After several cycles of brainstorming, questioning experts, and discussion, the group will eventually find at least one plausible solution. They temper it by considering and resolving possible sources of failure—the group should dissect overly simplistic solutions. They explain, with expert backing, why their solution will work, and how much it will cost to implement. The group may conduct limited pilots to test core assumptions. Finally, they publish their findings and suggestions on the Cerbumi.org website. This creates prior art, a possible source of protection against future patent abuse.

Our group has settled on the chili peppers approach. They have investigated the financial, cultural, natural, and legal ramifications of their solution and found no obvious problems. The group moderator documents their discoveries, including: the nature of the problem from step 1, key highlights from steps 4 and 5, and the reasons why their solution will work.

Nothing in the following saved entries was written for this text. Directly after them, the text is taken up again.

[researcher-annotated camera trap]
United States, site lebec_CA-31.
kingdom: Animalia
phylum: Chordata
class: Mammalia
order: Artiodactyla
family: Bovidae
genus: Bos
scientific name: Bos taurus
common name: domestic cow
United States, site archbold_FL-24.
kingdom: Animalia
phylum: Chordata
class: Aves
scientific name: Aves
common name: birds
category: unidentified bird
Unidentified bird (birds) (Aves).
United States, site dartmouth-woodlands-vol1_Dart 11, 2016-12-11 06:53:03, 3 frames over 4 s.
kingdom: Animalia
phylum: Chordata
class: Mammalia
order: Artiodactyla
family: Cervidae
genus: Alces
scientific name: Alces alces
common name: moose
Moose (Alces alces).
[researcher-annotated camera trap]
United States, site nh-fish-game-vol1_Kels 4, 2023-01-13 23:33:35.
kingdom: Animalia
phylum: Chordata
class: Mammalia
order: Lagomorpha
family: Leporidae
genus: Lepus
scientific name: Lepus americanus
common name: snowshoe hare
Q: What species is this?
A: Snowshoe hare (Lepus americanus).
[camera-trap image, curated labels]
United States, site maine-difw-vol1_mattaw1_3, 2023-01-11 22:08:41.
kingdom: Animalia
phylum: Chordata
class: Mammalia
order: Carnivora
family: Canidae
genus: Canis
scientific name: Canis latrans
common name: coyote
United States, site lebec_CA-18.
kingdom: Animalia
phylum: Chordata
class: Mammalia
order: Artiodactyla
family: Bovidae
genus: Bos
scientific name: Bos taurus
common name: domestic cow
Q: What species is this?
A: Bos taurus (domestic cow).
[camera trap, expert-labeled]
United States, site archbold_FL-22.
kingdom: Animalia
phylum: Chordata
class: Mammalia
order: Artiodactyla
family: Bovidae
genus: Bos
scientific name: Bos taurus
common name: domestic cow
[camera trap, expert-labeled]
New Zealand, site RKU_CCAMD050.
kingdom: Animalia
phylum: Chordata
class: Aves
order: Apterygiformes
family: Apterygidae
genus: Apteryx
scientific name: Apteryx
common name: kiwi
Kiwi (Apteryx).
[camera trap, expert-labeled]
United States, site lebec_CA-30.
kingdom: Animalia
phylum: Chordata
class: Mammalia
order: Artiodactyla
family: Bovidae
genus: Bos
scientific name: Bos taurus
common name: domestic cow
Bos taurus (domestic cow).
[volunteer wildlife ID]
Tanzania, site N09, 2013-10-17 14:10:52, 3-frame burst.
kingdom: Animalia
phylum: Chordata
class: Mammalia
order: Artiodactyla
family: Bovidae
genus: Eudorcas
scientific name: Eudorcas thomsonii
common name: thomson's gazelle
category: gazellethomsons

7. The group obtains trial funding.

This may be an optional step depending on the circumstances. Given the wide variety of projects clamoring for financial assistance, perceptive donors look to fund results—not effort. Thankfully, volunteers have already donated most of the "effort" necessary to develop a solution. Potential donors now see solutions—results—with substantial community backing, and need only fund a trial implementation. The nonprofit who started the cerbumi could simply return to their usual funding sources. Additionally, Cerbumi.org could provide a listing of projects that have a consensus for a solution but no trial funding.

Our group approaches the various donor groups on the Cerbumi.org database that have expressed an interest in this field or region. With luck, their idea will compel donors to fund a trial.

8. The group tests the solution and reports.

Now that the group has received a commitment from donors, they can work with local groups to test an idea. In many cases, the nonprofit that documented the problem will also work to implement its solution.

With funding from a major agricultural interest, an local aid agency works with farmers to test the use of chili peppers to deter elephants.

9. The group analyzes the success or failure of the tested solution.

After testing the solution, we will learn the realities of its effectiveness. The solution could be extremely effective, leading to Cerbumi.org suggesting its use elsewhere. Unforeseen complexities could hamper the solution's effectiveness. In many cases, it would be appropriate to provide feedback to the project group and modify the solution accordingly. Ultimately, a failure may be as helpful as a success if it can provide substantial information.

Our farmers test the chili peppers and discover that this particular species does not thrive well in their soil. Alternatively, in a worst-case scenario, the wrong chili pepper species could be too successful and overwhelm nearby native species. The implementing agency returns the results to the group along with additional data (perhaps a soil sample). With additional help of experts, our group discovers an appropriate species and the idea is tested again.